I’ve often smelled the notoriously STANKY durian fruit on the stands outside the doors of markets on Stockton Street in San Francisco’s Chinatown, but I’ve never had the opportunity to try a bite. It IS uniquely off-putting stuff, that’s for sure. People liken it to everything from gym socks to rotting meat to skunk spray. Geez, who WOULDN’T want to belly up to a serving of that?! You can’t even carry a fresh durian onto a bus or into a taxi, the smell is so obnoxious and overpowering.
But I’ll try most anything once, so I’ve been looking for a chance to sample this Southeast Asian “king of fruits.” My opportunity to get an idea of what it tastes like came this weekend in Thai Town when I ordered durian ice cream.

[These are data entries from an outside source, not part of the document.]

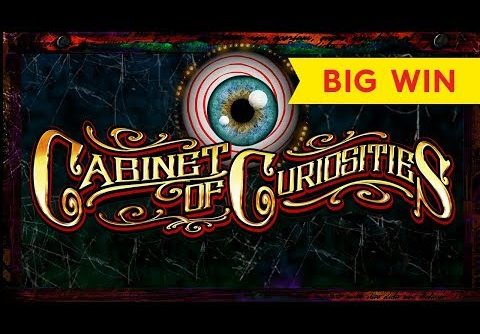 Cabinet of Curiosities Slot – BIG WIN, ALL FEATURES!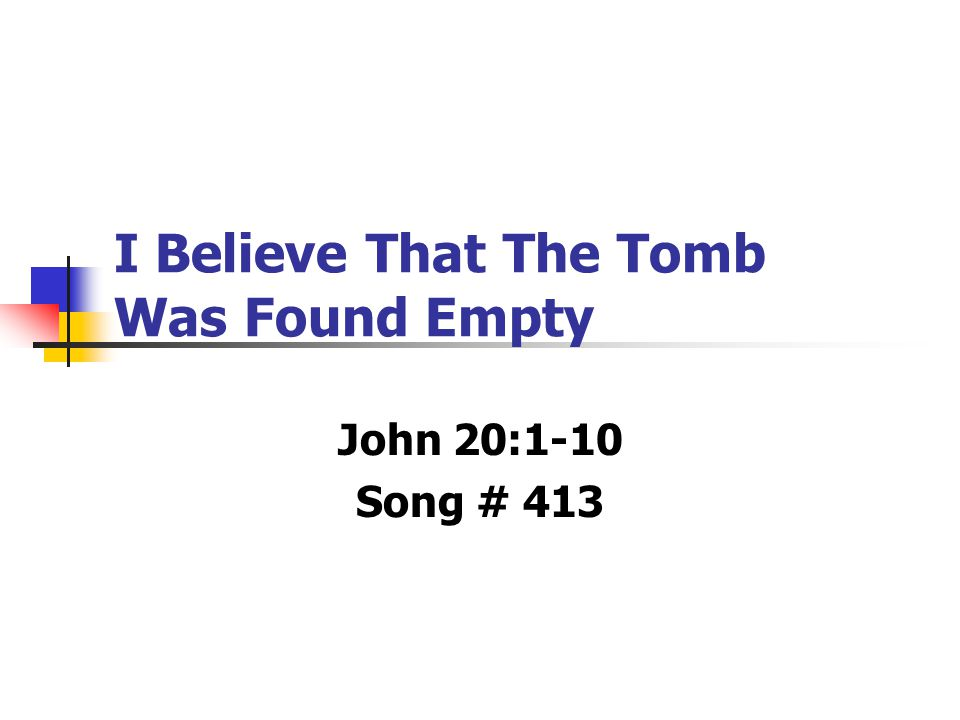 I Believe That The Tomb Was Found Empty John 20:1-10 Song # 413
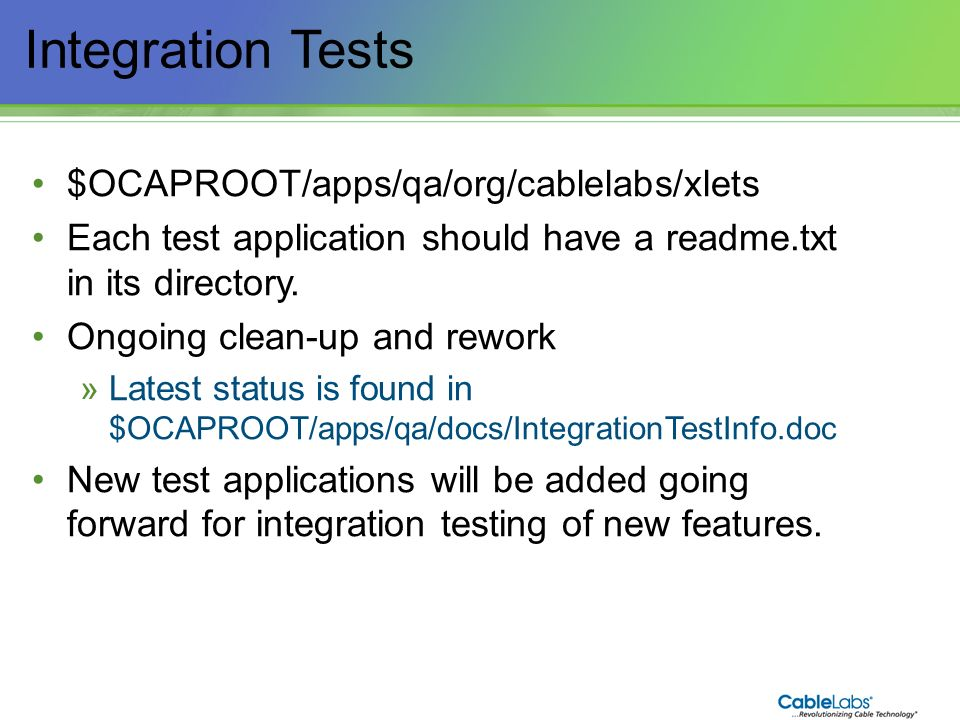 Integration Tests $OCAPROOT/apps/qa/org/cablelabs/xlets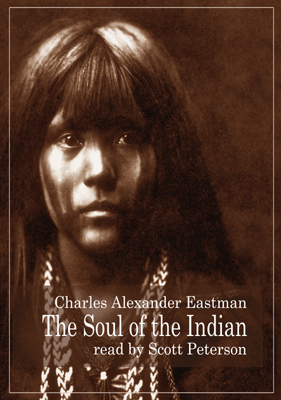 Soul Of The Indian, Charles Alexander Eastman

It was at the same time both delicate and assertive. I don’t think I’ve ever eaten anything with that self-contradicting characteristic. It had a soft, fruity flavor with a sulphuric back taste you sometimes get with garlic or onion that has been cut and then left sitting on the counter for a while. It’s oddly both appealing and repellent, sort of like Mick Jagger.
Would I order it again? Sure, I might. Or I might try another flavor that doesn’t show up in my local ice creamery. It’s great having the opportunity to visit a sweet shop in an ethnic neighborhood and discover flavors that are as basic and beloved to its citizenry as vanilla and chocolate are in my own neighborhood. You never know when you’ll find something you love so much you’ll get it again and again—like that avocado shake I order every time I go to a particular Vietnamese restaurant back home in Memphis.
As I’ve said ad nauseum, I like to keep an open mind and an open mouth. If I don’t like what I’m trying, at least I’ve made an informed decision. And I can always keep a tin of Altoids with me, just in case!